WRITTEN PROBLEM
Reproduce all of the data below word for word, leaving out the pictures.

(Records of scene questions)
• • •
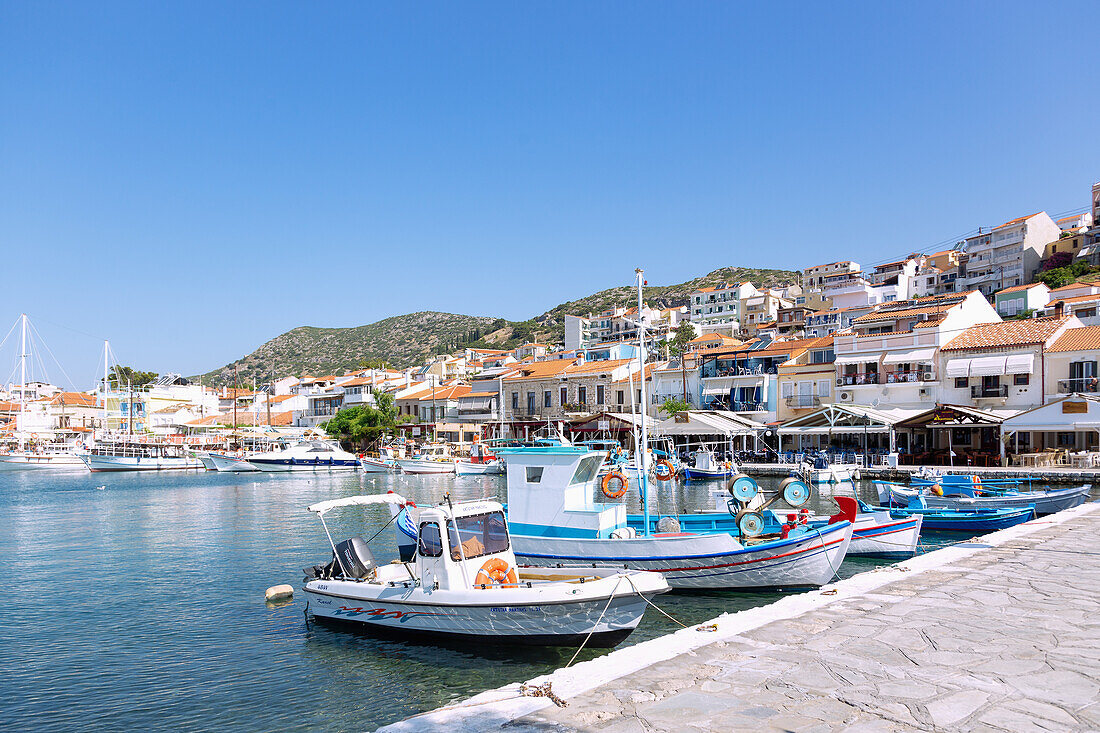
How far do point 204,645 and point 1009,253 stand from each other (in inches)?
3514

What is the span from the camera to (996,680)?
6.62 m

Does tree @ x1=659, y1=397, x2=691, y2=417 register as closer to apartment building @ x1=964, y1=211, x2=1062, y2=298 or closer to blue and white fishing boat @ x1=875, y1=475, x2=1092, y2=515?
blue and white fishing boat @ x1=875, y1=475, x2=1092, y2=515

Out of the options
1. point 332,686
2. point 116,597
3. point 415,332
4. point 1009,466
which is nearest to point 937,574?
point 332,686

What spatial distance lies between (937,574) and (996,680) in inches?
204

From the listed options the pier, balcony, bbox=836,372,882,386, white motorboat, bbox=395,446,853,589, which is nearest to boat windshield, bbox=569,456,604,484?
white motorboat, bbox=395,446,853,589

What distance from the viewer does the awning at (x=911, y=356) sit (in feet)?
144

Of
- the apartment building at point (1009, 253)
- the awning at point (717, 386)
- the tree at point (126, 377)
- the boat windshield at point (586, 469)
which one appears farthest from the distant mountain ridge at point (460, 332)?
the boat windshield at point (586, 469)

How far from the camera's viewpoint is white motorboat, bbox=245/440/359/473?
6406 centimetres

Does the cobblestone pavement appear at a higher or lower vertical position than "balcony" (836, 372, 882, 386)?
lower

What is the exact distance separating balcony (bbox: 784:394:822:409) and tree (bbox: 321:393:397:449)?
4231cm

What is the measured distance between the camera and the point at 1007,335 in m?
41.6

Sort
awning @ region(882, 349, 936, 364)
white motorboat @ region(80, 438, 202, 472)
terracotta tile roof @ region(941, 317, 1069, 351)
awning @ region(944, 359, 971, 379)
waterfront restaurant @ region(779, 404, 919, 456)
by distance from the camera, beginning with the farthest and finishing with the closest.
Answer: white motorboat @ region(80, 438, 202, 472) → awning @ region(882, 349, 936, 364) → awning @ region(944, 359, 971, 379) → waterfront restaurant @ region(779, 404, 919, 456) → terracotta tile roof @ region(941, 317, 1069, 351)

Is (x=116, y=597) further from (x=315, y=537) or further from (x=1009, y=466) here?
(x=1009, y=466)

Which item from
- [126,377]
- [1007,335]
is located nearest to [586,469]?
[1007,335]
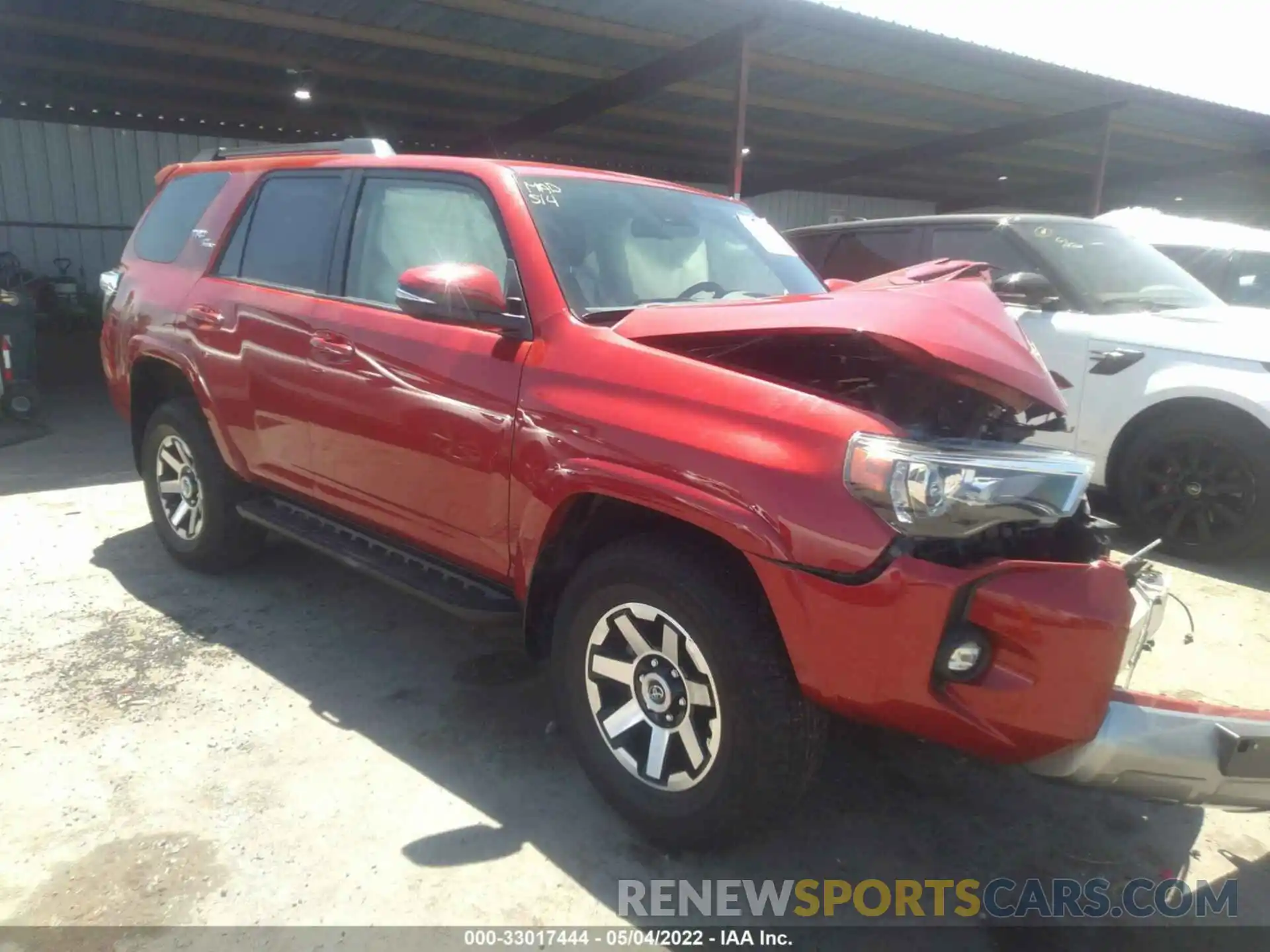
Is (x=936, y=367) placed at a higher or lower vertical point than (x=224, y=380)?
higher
• • •
CORRECT OUTPUT
How far do point 204,645 and point 1009,253 stand from each other (in inches)?
3514

What is the span from the camera to (996,680)?
6.62 m

Does tree @ x1=659, y1=397, x2=691, y2=417 register as closer to apartment building @ x1=964, y1=211, x2=1062, y2=298 or closer to blue and white fishing boat @ x1=875, y1=475, x2=1092, y2=515?
blue and white fishing boat @ x1=875, y1=475, x2=1092, y2=515

Out of the options
1. point 332,686
2. point 116,597
3. point 415,332
4. point 1009,466
which is nearest to point 937,574?
point 332,686

What spatial distance lies between (937,574) and (996,680) in inches?
204

From the listed options the pier, balcony, bbox=836,372,882,386, white motorboat, bbox=395,446,853,589, which is nearest to boat windshield, bbox=569,456,604,484?
white motorboat, bbox=395,446,853,589

What distance from the viewer does the awning at (x=911, y=356) sit (in feet)?
144

Of
- the apartment building at point (1009, 253)
- the awning at point (717, 386)
- the tree at point (126, 377)
- the boat windshield at point (586, 469)
which one appears farthest from the distant mountain ridge at point (460, 332)?
the boat windshield at point (586, 469)

How far from the camera's viewpoint is white motorboat, bbox=245/440/359/473?
6406 centimetres

Does the cobblestone pavement appear at a higher or lower vertical position than "balcony" (836, 372, 882, 386)?
lower

What is the exact distance separating balcony (bbox: 784:394:822:409) and tree (bbox: 321:393:397:449)?
4231cm

What is the measured distance between the camera and the point at 1007,335 in m?
41.6

Sort
awning @ region(882, 349, 936, 364)
white motorboat @ region(80, 438, 202, 472)
terracotta tile roof @ region(941, 317, 1069, 351)
awning @ region(944, 359, 971, 379)
waterfront restaurant @ region(779, 404, 919, 456)
by distance from the camera, beginning with the farthest and finishing with the closest.
Answer: white motorboat @ region(80, 438, 202, 472) → awning @ region(882, 349, 936, 364) → awning @ region(944, 359, 971, 379) → waterfront restaurant @ region(779, 404, 919, 456) → terracotta tile roof @ region(941, 317, 1069, 351)

Is (x=116, y=597) further from (x=315, y=537) or further from (x=1009, y=466) here?
(x=1009, y=466)

Which item from
- [126,377]
- [1007,335]
is located nearest to [586,469]?
[1007,335]
Is (x=936, y=367) placed at a higher or lower vertical point than (x=224, y=380)?
higher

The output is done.